Pfizer announced Wednesday that its COVID-19 vaccine is safe and strongly protective in kids as young as 12. The company is working toward possibly beginning shots in this age group before they head back to school in the fall. Most COVID-19 vaccines being rolled out worldwide are for adults, who are at higher risk from the coronavirus. Pfizer's vaccine is authorized for ages 16 and older, but vaccinating children will be critical to stopping the pandemic and helping schools look a little more normal after months of disruption.
In the vaccine study of 2,260 U.S. volunteers ages 12 to 15, preliminary data showed no cases of COVID-19 among fully vaccinated adolescents compared to 18 in those given dummy shots, Pfizer reported. Kids had side effects similar to young adults, the company said. The main side effects are pain, fever, chills and fatigue, particularly after the second dose. The study will continue to track participants for two years for more information about long-term protection and safety.
It's another positive development in the race against the virus even as U.S. cases, at 66,000 new infections a day, are rising again and deaths are averaging nearly 1,000 a day. CDC Director Dr. Rochelle Walensky warned Americans again Wednesday that "we can't afford to let our guard down." Dr. Philip J. Landrigan of Boston College said the results are encouraging. “It’s hard to get kids to comply with masking and distancing, so something that gives them hard protection and takes them out of the mix of spreading the virus is all for the good,” he said.
Pfizer and its German partner BioNTech plan to ask U.S. Food and Drug Administration and European regulators to allow emergency use of the shots starting at age 12.
Pfizer CEO Albert Bourla said in a statement,
We share the urgency to expand the use of our vaccine.
He expressed the hope of starting to vaccinate this age group before the start of next school year in the United States.

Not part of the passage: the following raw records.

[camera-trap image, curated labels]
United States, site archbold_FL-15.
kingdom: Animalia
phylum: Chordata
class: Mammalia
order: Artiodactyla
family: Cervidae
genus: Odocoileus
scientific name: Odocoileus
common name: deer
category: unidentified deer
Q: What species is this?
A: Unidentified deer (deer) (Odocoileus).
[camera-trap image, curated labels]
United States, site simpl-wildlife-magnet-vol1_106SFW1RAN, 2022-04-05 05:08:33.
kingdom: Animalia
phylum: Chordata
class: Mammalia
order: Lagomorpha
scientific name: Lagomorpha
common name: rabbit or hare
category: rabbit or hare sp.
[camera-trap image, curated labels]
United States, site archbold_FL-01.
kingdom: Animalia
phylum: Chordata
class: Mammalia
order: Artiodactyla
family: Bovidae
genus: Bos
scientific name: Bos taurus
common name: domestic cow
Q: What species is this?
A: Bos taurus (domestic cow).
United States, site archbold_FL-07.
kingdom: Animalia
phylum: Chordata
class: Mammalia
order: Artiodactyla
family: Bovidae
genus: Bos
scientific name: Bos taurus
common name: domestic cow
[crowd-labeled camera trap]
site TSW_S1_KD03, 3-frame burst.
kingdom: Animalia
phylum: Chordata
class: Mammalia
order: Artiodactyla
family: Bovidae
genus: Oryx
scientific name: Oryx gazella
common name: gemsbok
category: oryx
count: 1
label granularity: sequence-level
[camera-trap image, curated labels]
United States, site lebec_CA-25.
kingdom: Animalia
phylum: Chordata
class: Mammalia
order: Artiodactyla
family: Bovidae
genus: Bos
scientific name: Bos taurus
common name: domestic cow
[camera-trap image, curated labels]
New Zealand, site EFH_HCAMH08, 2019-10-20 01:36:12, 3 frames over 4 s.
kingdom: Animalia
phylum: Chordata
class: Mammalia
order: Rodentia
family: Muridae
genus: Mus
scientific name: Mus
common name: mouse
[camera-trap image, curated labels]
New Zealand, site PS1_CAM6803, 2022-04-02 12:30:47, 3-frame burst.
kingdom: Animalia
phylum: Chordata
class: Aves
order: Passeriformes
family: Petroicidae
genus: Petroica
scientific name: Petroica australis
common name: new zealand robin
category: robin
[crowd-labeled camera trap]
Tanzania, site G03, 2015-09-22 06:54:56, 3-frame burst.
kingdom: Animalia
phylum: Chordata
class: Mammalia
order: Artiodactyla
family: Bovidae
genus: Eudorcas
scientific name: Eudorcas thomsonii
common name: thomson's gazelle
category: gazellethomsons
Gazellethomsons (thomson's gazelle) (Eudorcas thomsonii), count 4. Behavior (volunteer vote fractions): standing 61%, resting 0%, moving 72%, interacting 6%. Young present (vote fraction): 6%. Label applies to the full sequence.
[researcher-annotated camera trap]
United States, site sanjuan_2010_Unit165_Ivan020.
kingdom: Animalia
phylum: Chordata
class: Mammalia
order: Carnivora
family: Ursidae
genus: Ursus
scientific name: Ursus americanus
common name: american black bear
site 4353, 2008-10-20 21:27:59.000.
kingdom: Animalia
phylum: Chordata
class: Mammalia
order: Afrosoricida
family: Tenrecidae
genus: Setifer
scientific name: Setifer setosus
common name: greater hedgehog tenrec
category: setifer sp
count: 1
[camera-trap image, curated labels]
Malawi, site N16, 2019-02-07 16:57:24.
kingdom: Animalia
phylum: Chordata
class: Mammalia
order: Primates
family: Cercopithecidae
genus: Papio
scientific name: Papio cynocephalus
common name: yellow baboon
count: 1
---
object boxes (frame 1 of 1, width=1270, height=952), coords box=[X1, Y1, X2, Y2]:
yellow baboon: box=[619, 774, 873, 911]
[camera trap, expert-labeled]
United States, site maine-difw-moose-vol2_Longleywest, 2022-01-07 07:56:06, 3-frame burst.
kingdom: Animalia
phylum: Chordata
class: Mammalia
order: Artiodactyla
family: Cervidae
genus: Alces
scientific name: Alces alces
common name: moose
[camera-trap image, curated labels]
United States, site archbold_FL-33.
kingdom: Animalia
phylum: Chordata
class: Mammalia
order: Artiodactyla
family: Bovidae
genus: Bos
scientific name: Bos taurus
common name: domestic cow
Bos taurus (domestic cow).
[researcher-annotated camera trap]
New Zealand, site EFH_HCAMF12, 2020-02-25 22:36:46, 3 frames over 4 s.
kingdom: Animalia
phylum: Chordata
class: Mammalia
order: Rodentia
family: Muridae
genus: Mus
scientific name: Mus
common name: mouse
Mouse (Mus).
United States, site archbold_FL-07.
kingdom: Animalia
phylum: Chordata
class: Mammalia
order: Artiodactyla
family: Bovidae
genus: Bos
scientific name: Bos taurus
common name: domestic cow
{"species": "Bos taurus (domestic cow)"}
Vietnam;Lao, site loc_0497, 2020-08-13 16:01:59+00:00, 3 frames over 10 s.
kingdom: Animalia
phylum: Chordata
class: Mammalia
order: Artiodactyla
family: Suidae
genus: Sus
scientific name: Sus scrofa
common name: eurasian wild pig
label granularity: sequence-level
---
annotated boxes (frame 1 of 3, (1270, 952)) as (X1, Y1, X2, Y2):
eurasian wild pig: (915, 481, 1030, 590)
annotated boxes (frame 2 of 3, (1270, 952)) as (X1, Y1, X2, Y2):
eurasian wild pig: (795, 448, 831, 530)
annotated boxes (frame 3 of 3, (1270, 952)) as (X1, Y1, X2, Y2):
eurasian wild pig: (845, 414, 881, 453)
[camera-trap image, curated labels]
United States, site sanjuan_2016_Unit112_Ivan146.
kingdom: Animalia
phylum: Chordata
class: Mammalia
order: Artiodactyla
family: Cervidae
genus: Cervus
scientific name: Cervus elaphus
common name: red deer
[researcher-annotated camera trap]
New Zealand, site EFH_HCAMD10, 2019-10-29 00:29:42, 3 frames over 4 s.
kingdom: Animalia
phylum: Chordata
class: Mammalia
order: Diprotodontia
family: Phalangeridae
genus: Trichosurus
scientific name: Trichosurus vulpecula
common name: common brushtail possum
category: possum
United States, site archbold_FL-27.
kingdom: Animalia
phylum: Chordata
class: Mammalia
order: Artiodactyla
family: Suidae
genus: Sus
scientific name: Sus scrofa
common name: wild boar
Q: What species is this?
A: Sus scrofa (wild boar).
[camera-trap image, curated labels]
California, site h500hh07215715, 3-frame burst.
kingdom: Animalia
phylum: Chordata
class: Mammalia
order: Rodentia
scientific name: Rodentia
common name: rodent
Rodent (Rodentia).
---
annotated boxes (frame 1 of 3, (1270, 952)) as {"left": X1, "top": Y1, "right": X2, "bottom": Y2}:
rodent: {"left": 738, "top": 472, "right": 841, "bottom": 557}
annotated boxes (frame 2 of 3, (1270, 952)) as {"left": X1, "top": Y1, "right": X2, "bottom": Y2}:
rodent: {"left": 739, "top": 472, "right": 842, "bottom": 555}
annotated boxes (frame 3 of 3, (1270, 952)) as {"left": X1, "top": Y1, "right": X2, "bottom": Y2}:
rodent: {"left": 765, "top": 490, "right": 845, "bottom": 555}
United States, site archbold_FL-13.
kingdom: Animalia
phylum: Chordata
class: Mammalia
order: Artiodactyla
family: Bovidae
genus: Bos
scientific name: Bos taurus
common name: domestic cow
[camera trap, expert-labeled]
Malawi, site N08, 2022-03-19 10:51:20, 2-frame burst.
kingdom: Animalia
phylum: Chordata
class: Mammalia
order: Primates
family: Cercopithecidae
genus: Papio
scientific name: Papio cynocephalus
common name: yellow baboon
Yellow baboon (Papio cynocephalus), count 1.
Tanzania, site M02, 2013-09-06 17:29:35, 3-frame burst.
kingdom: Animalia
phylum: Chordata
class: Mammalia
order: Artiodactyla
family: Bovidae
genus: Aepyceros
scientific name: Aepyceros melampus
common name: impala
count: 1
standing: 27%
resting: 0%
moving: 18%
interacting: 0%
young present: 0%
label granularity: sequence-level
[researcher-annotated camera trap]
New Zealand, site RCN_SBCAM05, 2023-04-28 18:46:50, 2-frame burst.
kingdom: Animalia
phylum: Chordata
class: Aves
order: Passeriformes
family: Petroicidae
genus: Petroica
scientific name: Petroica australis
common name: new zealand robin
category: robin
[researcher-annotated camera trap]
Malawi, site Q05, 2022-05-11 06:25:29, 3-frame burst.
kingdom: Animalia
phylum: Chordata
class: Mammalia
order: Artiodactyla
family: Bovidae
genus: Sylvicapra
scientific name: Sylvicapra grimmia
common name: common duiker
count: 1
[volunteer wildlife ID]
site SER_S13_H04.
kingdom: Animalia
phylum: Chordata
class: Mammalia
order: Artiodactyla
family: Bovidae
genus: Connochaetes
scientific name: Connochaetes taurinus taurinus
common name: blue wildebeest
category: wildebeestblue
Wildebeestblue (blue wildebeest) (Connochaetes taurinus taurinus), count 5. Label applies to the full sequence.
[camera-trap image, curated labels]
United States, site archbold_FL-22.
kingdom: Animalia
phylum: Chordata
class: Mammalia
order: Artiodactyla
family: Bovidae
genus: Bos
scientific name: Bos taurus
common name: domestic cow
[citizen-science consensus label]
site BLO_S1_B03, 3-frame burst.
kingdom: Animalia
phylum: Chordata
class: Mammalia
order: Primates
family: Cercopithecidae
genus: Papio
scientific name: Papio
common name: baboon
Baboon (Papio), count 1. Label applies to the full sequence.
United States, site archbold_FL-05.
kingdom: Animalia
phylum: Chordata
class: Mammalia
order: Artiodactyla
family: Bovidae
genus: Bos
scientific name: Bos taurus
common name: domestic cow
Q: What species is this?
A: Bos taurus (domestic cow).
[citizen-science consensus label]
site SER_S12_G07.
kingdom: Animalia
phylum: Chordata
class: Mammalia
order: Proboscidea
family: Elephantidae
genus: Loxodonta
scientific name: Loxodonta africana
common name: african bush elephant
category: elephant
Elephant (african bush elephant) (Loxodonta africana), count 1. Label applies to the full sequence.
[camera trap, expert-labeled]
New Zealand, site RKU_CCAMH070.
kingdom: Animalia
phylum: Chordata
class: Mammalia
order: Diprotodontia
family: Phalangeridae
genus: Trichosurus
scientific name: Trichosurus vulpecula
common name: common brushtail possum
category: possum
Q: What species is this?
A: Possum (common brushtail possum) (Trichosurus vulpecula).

Pfizer isn't the only company seeking to lower the age limit for its vaccine. Results are also expected by the middle of this year from a U.S. study of Moderna's vaccine in 12- to 17-year-olds. But in a sign that the findings were promising, the FDA already allowed both companies to begin U.S. studies in children 11 and younger, working their way to as young as 6 months old.
Ugur Sahin, BioNTech's CEO, said in a statement, "We are longing for a normal life. This is especially true for our children."
AstraZeneca recently began a study of its vaccine in Britain among 6- to 17-year-olds. Johnson & Johnson is planning its own pediatric studies, and Sinovac recently announced it has submitted preliminary data to Chinese regulators showing its vaccine is safe in children as young as 3.